E’ ormai noto che Napoleone fosse un abilissimo ladro di opere d’Arte. Ne portò tantissime al Louvre Parigino nel corso dell’Impero francese, molte delle quali italiane – comica è quella immagine che gira su Facebook, rappresentante come sarebbe il Louvre senza opere nostrane: vuoto!
Lo stesso fece quando modificò la Pinacoteca di Brera per renderla un Louvre milanese: la sistemò e la arricchì di opere sottratte ad altri musei italiani e questo fu una fortuna per il museo e per Milano, perché ancora oggi è uno dei musei più ricchi e completi d’Italia, all’interno della quale possiamo ammirare tantissime opere dei più grandi artisti come Piero della Francesca o Caravaggio. Testimonianza delle modifiche effettuate da Napoleone a Brera è proprio una sua statua nel cortile dell’Accademia.
E’ quindi chiaro che, a differenza della moglie che la considerava provinciale, Napoleone fosse innamorato follemente di Milano. Sempre, tranne d’estate. Il Bonaparte aveva infatti presto scoperto che da fine maggio ai primi di settembre il capoluogo lombardo è estremamente caldo, una temperatura aumentata anche dal clima fortemente umido. Perciò, per sfuggire al calore, da una parte piantò un enorme numero di Platani che possiamo ammirare ancora oggi e che causano quel fastidioso polline a primavera; dall’altra, decise di rifugiarsi a Monza più fresca anche grazie al polmone verde datole dal suo immenso parco, a cui l’Imperatore poteva facilmente accedere grazie alla Villa Reale sottratta agli Asburgo. Per collegare le due città modificò una via rendendola ancora oggi tra le più grandi e importanti della città: Corso Venezia (che continua, dopo Porta Venezia, in Corso Buenos Aires, Viale Monza e Viale Brianza). La magnificenza di questa enorme via, larga a livello di strada era resa dalla presenza dei bellissimi edifici neoclassici, robusti, colorati e possenti che egli vi fece costruire: ancora oggi, passeggiare da Corso Buenos Aires fino a Piazza San Babila, dove termina Corso Venezia, è tra le cose più suggestive e belle da fare a Milano.
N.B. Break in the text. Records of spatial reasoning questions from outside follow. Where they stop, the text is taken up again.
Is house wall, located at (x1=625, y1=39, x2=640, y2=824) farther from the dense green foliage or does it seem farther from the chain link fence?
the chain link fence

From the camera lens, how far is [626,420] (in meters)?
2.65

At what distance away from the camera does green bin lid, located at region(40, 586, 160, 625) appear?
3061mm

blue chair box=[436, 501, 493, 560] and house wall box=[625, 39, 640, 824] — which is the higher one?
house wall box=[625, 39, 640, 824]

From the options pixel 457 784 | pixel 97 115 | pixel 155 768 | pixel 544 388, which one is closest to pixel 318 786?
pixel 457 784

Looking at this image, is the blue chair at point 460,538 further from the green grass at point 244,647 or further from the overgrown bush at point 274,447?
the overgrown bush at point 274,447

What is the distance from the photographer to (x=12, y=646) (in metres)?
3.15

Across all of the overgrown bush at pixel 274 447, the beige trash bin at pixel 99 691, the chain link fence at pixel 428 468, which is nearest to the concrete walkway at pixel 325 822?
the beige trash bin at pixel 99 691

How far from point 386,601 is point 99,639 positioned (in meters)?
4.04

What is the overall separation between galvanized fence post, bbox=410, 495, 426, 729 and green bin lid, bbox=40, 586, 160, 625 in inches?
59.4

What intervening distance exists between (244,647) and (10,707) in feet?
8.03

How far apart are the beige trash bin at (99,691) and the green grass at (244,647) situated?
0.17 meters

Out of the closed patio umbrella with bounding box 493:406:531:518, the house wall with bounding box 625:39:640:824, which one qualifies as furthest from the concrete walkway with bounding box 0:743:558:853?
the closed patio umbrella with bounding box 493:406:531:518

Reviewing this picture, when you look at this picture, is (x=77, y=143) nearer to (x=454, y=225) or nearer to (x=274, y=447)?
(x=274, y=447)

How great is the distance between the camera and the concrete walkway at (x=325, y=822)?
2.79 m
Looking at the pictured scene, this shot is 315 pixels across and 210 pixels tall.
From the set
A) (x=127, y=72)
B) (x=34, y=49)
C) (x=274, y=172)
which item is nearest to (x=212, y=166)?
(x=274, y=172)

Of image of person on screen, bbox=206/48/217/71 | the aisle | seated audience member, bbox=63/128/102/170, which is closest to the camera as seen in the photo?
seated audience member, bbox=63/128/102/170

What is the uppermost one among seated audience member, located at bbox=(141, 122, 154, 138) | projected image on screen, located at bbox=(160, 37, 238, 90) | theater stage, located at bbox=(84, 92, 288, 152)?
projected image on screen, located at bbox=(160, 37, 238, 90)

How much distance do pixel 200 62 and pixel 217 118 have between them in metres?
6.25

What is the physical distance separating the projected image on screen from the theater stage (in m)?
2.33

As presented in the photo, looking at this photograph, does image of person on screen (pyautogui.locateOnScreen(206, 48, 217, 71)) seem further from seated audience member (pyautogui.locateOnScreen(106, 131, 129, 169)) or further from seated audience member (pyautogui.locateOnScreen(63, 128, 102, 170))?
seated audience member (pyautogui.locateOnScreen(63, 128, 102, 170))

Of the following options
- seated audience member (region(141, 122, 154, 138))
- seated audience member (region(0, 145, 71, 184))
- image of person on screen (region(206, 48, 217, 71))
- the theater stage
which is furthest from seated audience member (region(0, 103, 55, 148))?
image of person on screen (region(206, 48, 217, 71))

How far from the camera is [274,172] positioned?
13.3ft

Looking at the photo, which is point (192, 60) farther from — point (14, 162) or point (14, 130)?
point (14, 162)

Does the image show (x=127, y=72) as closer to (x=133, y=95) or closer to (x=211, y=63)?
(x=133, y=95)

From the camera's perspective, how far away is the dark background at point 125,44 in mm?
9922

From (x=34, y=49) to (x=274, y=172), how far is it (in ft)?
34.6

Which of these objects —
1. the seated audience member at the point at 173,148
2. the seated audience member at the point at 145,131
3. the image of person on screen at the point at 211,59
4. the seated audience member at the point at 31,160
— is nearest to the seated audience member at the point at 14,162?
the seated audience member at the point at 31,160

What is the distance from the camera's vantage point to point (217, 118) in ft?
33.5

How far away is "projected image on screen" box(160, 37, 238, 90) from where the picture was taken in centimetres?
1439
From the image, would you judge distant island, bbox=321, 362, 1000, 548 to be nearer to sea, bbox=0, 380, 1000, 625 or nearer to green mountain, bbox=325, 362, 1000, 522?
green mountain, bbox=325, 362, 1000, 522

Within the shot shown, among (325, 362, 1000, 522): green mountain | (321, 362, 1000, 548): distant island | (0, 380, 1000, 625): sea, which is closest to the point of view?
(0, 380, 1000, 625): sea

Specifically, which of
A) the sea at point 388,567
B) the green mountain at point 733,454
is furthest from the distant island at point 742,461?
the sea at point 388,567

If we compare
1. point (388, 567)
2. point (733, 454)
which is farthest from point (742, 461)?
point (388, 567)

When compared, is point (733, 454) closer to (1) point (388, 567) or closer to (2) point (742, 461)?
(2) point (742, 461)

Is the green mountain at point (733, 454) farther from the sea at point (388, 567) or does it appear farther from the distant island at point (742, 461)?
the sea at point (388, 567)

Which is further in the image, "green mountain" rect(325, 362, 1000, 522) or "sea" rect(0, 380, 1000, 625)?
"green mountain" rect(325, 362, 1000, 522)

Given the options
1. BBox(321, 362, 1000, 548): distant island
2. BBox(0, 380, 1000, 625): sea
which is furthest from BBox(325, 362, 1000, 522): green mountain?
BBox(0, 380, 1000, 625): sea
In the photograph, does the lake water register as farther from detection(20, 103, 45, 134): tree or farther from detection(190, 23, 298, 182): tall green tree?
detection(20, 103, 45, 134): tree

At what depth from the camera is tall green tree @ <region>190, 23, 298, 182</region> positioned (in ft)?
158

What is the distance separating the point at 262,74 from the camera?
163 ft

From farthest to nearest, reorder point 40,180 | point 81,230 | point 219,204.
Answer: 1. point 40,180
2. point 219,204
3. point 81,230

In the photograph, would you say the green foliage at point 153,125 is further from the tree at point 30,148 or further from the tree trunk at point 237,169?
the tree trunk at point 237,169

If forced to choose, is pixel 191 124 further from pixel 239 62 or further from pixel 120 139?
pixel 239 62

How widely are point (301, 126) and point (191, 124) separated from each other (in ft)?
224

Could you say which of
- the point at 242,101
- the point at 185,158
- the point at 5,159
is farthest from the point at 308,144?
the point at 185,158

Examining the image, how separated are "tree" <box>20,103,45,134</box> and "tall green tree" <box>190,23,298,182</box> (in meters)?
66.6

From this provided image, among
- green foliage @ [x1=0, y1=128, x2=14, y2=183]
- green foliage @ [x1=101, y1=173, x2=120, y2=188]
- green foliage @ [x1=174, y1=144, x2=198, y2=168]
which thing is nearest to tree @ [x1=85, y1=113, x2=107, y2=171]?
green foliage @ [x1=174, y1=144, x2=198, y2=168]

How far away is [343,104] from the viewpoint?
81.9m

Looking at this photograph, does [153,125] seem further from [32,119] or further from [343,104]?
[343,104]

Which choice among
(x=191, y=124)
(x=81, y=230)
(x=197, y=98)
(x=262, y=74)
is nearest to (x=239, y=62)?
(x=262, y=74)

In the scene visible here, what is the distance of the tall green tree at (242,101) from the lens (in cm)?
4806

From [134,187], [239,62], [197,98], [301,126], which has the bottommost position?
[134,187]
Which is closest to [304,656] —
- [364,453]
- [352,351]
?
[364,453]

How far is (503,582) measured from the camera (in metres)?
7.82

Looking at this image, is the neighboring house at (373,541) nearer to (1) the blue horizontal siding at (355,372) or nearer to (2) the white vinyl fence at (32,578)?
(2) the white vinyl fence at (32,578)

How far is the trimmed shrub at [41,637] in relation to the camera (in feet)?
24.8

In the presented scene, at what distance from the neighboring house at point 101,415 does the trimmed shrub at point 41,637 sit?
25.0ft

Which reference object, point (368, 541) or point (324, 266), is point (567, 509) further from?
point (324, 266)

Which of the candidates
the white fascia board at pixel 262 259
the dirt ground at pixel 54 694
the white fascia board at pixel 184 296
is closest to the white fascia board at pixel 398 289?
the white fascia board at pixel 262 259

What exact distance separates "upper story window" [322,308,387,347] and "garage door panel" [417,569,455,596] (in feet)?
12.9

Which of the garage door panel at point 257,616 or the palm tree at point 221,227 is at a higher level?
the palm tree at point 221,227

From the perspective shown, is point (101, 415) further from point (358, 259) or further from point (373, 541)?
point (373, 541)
Infine, una piccola modifica Napoleone la effettuò anche su Palazzo Reale, il monumento che oggi ospita le più grandi e importanti mostre della città. Una residenza simbolica per il legame Milano-Francia: fin dall’epoca sforzesca, infatti, quando Milano entrò nella sfera francese prima di cadere sotto gli spagnoli, molti Re d’oltralpe nelle loro visite meneghine soggiornavano in questo edificio, e lo stesso Francesco Sforza lo preferì al Castello Sforzesco – più militare – perché voleva rendersi simile alle altre magnifiche ed eleganti corti rinascimentali, italiane e non. E così, mentre la moglie Giuseppina aveva preferito soggiornare nella Villa Reale di Palestro (che oggi ospita la Galleria d’Arte Moderna) dove peraltro faceva venire anche il suo amante, Napoleone modificò l’interno del Palazzo creando una sala pubblica per ricevere gli ospiti e per gli affari pubblici, e una privata per lui. E, se oggi lo chiamiamo Palazzo Reale, è per volere dell’Imperatore, che gli diede questo nome dopo che fino a quel momento era chiamato Regio-Duca Palazzo.
La Milano napoleonica, quindi, è un percorso interessante da fare se si è turisti curiosi, amanti di Parigi o cittadini che poco conoscono della propria città.